7 Febbraio 2021

Il dolore accovacciato alla porta (p.Ermes Ronchi)

Fb 7 febbraio 21

Mc 1, 29-39

Marco delinea i tratti di Gesù che, uscito dalla sinagoga, va a casa di Simone: è un uomo che guarisce, prega e annuncia: nella vita è datore di vita; nella notte, cerca Dio e gli fa memoria degli uomini; nel giorno, fa loro memoria di Dio.

Ricordati, supplica Giobbe, che la vita è un soffio amaro. Davanti a Dio non c’è altro merito che essere piccoli; un alito basta per essere amati.

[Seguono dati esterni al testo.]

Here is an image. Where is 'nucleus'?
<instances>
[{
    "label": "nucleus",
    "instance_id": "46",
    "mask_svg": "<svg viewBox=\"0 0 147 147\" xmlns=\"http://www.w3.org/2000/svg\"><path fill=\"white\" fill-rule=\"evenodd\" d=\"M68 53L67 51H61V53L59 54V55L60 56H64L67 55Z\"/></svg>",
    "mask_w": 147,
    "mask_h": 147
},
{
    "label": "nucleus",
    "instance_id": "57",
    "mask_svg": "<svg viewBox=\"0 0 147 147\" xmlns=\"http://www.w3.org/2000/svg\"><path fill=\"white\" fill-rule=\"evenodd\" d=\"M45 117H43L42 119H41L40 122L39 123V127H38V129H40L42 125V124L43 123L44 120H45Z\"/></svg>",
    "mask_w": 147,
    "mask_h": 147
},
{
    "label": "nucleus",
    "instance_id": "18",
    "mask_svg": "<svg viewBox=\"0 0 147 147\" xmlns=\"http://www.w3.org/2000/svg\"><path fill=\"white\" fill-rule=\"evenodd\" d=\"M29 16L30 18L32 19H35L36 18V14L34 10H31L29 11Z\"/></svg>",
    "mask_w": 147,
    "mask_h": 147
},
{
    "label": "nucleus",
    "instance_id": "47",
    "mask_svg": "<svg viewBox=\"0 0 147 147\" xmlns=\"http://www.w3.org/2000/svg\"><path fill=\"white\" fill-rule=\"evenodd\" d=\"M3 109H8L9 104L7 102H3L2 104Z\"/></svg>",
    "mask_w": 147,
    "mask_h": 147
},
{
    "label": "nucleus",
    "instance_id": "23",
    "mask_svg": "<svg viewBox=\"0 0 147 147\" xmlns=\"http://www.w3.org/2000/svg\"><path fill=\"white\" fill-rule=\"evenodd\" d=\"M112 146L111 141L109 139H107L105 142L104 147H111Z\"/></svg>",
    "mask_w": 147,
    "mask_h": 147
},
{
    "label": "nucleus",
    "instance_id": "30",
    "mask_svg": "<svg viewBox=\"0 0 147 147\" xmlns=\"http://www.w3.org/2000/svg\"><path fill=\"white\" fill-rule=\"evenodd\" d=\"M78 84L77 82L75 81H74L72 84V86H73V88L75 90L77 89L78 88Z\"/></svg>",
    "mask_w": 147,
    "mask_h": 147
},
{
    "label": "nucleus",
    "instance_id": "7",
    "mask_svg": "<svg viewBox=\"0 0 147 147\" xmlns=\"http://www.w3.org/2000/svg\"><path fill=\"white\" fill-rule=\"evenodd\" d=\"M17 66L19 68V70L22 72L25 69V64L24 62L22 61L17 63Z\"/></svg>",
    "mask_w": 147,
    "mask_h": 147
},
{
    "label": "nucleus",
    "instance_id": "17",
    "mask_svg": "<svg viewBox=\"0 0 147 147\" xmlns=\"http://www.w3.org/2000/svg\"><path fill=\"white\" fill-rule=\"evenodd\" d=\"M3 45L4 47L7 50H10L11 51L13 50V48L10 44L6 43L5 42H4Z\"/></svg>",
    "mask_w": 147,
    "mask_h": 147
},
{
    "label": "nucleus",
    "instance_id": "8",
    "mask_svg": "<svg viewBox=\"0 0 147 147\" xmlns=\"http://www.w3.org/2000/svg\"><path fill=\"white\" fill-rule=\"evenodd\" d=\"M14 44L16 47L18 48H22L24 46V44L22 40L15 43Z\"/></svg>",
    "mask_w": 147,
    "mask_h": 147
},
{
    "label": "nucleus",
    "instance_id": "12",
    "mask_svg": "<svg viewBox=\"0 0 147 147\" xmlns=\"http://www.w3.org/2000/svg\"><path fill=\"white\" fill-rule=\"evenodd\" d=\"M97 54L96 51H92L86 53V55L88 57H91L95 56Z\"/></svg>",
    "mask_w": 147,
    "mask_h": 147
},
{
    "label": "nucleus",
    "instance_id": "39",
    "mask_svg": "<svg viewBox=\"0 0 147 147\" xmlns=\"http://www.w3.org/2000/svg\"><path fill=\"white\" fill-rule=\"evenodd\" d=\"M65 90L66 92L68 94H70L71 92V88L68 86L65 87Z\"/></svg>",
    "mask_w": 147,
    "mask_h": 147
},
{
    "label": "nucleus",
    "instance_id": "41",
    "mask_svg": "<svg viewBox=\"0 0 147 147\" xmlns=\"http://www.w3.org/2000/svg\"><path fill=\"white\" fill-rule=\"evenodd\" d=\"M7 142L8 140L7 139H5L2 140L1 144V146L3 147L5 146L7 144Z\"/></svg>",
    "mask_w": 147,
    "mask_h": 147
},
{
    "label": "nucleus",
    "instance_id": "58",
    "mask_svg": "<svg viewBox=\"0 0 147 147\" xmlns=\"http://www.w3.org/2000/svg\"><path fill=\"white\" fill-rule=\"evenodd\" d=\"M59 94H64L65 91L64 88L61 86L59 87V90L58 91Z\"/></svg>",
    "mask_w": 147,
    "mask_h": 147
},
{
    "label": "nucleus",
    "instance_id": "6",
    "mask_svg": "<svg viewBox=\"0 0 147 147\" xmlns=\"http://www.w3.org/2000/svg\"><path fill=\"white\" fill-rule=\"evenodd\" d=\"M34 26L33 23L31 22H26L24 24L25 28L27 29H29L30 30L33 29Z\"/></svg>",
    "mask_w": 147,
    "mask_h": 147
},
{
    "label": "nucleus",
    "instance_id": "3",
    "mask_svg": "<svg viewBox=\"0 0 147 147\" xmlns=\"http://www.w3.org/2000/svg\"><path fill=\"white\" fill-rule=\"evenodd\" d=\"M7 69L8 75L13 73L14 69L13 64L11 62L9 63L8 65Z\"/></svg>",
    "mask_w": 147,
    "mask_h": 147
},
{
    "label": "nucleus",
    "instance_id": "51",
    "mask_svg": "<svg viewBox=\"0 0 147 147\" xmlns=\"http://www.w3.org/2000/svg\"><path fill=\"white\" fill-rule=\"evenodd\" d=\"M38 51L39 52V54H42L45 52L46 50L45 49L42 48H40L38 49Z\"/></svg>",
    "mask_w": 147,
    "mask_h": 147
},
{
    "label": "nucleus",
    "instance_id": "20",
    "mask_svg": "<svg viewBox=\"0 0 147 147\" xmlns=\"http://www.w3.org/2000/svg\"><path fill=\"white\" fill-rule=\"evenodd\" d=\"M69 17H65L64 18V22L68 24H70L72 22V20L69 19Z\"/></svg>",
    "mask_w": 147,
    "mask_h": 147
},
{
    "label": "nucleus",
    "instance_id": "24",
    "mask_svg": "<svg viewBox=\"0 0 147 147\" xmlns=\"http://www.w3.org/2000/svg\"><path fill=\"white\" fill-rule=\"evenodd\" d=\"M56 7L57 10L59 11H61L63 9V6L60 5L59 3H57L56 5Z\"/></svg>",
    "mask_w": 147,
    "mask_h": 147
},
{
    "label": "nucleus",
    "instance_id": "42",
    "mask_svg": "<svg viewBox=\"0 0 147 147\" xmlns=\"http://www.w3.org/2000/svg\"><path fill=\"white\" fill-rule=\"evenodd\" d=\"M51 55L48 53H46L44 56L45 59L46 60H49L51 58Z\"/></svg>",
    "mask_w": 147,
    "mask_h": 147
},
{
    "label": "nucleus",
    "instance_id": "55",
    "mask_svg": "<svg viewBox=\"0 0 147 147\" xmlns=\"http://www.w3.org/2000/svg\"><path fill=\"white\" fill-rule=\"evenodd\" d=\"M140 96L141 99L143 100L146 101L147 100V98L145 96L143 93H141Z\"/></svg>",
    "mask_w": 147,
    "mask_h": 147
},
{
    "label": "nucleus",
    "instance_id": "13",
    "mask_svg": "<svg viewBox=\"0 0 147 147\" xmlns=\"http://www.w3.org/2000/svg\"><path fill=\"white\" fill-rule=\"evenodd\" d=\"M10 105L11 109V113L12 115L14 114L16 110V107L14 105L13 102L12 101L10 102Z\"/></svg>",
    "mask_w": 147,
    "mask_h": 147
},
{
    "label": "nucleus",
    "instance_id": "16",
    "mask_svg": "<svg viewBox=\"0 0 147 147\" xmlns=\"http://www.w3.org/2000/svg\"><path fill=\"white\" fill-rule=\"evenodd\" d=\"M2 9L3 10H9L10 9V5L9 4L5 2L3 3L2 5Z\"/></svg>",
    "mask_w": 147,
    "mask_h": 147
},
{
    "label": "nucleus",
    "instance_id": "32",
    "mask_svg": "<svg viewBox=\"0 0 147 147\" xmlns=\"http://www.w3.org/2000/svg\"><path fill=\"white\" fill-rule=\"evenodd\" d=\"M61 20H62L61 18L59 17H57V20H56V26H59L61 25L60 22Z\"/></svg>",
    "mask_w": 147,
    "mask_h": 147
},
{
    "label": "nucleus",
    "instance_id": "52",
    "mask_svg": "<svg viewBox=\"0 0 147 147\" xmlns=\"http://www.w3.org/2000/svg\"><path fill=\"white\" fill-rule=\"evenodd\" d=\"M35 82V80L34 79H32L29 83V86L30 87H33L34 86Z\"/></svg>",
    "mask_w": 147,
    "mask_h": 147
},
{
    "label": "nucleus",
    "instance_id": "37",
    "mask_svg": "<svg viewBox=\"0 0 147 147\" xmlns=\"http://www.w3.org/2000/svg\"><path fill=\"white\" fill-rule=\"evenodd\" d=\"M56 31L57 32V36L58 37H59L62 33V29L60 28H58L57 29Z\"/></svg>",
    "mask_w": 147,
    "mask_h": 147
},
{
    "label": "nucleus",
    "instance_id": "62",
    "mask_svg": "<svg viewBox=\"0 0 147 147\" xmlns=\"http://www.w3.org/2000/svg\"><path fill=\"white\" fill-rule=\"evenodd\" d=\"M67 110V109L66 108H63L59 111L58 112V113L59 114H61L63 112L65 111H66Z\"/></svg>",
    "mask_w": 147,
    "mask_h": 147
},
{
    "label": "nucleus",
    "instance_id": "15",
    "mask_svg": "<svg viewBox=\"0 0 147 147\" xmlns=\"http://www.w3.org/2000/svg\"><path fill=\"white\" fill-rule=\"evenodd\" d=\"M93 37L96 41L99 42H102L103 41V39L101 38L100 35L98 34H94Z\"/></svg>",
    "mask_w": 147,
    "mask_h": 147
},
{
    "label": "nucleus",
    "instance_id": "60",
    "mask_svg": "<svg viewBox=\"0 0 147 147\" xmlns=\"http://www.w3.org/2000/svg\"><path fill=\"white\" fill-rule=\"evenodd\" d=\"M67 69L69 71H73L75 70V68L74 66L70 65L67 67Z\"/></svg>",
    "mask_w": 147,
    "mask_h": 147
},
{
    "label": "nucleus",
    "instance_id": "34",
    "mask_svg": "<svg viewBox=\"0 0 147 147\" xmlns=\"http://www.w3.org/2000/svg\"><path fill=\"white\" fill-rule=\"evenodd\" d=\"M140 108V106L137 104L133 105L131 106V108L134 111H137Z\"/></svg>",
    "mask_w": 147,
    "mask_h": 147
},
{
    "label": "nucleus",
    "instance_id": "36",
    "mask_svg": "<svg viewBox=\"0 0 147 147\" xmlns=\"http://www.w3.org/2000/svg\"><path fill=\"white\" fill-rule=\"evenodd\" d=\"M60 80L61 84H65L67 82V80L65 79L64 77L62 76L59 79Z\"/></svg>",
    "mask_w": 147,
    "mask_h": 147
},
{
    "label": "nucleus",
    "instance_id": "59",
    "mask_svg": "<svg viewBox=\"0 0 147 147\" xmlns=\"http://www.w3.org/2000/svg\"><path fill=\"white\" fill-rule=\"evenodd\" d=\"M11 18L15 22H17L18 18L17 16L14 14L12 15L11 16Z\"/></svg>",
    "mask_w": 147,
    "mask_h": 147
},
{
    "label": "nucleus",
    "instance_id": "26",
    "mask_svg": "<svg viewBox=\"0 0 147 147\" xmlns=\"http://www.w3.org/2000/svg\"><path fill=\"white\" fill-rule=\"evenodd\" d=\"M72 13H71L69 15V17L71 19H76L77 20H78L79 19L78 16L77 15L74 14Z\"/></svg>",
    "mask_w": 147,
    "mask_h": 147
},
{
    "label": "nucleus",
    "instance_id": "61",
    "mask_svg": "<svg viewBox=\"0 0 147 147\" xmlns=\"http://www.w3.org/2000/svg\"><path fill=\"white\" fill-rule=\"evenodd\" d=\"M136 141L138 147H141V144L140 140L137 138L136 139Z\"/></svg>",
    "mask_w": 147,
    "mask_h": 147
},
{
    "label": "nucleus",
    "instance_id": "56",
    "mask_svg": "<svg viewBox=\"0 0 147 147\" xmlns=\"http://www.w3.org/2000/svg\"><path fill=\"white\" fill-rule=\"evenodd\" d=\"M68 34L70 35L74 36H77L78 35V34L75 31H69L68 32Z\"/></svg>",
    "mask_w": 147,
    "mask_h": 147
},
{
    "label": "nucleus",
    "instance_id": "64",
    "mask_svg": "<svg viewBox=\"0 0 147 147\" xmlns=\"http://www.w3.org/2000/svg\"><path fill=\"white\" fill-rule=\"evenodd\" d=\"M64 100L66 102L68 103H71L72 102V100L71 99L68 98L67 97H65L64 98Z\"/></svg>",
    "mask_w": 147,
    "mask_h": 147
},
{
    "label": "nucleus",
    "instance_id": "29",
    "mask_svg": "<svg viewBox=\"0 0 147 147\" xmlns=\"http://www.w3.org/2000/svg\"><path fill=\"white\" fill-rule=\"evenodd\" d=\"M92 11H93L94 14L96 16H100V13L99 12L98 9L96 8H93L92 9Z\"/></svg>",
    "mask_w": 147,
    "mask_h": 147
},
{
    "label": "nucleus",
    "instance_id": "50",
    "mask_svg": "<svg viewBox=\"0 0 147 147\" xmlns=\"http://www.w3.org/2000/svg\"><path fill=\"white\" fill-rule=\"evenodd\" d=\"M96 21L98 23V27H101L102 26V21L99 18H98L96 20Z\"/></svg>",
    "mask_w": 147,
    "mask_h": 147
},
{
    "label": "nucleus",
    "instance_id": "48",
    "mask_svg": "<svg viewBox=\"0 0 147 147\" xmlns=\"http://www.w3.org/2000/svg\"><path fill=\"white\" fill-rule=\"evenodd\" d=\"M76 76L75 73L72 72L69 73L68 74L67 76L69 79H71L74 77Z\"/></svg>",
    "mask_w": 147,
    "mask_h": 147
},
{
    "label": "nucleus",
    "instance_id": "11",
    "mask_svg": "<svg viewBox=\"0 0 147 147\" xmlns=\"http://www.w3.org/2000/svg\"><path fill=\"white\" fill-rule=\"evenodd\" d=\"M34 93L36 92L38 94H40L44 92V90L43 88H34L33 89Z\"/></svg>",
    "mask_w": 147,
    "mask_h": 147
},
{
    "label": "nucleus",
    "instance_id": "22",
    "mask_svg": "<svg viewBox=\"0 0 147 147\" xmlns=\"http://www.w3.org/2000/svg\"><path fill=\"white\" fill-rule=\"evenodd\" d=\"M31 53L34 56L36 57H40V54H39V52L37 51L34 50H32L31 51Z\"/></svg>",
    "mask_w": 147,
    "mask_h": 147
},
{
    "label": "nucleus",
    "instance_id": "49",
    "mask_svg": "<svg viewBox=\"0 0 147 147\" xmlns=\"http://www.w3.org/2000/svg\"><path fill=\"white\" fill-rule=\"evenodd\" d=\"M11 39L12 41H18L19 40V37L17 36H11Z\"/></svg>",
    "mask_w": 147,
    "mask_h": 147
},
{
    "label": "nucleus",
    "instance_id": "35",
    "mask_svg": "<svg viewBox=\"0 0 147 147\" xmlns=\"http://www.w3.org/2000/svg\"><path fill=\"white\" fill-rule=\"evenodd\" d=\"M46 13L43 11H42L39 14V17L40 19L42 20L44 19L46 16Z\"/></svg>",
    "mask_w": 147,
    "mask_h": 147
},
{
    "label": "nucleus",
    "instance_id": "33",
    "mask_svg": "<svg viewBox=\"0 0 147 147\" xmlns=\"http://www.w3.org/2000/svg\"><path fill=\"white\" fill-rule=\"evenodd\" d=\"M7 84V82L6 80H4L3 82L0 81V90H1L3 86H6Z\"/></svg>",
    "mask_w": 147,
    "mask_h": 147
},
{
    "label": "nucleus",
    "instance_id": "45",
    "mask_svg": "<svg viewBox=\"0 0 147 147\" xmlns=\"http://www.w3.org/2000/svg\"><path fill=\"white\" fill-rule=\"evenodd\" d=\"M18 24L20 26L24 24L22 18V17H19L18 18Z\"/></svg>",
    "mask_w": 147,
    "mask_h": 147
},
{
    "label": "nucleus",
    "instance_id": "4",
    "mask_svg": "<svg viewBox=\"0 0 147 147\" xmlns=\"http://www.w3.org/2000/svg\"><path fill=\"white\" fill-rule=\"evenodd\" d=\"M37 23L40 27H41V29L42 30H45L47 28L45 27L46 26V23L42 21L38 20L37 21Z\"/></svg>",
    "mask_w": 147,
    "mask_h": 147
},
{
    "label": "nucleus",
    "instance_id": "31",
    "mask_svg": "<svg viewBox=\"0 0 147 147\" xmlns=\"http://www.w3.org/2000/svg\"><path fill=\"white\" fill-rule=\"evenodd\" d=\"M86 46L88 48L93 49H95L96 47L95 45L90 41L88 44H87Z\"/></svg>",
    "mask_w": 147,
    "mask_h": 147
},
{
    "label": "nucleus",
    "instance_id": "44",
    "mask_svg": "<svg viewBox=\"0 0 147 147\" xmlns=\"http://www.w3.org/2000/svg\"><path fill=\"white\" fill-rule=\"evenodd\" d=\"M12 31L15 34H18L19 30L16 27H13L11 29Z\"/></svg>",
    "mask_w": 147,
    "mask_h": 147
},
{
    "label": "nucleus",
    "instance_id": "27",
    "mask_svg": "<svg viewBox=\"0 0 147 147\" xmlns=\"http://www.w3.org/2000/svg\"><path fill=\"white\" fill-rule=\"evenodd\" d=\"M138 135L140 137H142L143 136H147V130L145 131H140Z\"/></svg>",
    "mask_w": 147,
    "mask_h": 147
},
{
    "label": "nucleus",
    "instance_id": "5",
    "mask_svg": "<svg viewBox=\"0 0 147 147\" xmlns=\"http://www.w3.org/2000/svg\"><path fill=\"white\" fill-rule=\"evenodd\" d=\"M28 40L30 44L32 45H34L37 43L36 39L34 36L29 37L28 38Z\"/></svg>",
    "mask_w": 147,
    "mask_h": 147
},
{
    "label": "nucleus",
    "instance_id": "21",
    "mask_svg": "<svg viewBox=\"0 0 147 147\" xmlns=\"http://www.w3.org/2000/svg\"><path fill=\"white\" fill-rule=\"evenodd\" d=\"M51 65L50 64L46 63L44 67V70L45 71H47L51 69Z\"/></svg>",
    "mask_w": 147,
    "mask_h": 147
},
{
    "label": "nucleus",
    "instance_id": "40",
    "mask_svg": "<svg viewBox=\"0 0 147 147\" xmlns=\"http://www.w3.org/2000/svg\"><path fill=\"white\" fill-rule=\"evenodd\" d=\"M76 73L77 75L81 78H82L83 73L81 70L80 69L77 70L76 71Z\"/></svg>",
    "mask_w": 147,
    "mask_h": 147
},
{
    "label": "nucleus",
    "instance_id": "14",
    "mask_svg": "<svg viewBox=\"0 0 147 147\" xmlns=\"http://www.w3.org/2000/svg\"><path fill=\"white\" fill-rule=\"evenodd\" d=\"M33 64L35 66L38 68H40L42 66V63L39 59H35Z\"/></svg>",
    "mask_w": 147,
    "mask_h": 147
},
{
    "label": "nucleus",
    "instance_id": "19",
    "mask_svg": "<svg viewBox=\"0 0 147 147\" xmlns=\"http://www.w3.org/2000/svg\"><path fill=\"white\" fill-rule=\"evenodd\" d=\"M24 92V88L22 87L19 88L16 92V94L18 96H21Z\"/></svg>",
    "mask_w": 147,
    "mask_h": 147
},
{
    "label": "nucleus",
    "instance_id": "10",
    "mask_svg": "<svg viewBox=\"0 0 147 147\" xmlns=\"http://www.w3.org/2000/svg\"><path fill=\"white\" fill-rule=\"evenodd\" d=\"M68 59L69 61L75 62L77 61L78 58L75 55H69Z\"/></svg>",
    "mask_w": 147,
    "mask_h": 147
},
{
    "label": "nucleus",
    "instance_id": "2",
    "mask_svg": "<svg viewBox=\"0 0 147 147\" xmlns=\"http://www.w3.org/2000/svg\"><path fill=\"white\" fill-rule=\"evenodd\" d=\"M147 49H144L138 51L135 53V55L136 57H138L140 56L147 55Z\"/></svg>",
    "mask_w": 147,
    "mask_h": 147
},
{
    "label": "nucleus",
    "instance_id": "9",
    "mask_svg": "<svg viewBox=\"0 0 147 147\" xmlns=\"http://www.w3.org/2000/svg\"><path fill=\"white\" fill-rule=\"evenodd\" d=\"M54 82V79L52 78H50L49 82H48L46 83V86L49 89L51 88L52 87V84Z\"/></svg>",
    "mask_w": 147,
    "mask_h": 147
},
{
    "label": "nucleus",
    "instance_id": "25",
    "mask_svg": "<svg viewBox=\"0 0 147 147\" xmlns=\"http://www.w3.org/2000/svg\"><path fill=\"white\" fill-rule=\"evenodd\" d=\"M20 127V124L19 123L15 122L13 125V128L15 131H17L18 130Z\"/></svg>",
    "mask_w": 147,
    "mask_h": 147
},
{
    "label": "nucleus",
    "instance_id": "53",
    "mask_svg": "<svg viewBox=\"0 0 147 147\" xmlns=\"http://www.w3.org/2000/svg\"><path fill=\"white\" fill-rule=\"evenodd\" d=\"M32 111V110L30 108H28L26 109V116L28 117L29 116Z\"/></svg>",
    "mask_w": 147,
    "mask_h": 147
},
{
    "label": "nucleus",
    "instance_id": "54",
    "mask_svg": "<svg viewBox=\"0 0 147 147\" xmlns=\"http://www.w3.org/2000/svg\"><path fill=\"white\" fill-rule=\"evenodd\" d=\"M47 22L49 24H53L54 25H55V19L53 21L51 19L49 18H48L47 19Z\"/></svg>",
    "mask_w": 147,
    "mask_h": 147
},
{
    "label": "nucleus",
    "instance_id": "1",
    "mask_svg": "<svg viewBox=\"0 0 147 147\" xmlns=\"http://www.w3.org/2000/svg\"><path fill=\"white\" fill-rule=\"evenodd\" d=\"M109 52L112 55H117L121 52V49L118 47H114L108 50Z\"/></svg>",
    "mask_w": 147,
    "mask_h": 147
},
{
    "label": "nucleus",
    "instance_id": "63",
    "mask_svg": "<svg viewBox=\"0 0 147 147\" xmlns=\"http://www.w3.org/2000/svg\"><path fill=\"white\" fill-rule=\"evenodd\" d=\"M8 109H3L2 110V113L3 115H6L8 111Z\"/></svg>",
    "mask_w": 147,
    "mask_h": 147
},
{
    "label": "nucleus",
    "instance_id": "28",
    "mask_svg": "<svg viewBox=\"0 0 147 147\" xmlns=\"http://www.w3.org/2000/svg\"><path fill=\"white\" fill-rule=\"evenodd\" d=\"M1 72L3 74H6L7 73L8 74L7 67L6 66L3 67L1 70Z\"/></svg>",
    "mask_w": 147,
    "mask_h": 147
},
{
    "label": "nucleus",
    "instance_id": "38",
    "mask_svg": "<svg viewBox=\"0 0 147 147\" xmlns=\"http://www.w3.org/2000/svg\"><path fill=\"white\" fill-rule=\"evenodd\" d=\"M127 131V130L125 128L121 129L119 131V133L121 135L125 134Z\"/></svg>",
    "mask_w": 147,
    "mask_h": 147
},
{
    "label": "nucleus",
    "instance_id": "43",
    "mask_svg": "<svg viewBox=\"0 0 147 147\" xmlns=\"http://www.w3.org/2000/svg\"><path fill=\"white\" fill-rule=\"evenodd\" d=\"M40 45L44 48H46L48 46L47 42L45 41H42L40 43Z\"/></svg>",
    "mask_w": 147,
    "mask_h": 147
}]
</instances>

Gesù a Cafarnao è assediato dal soffio del male. Con un crescendo turbinoso di malattie e demoni, a sera la porta della città scoppia di folla e dolore. Ma lui si inventa spazi segreti per ristorare l’anima, spazi dove nulla sia più importante di Dio, dove dirgli: sto davanti a Te; per un tempo che non so, niente viene prima di Te.

Un giorno e una sera per pensare all’uomo, una notte e un’alba per pensare a Dio, in un equilibrio perfetto di bisogni e desideri.

La suocera di Simone era ammalata, e gli parlarono di lei. Gesù ha un cuore che ascolta, quel cuore da re che Salomone aveva chiesto, incantando il Signore.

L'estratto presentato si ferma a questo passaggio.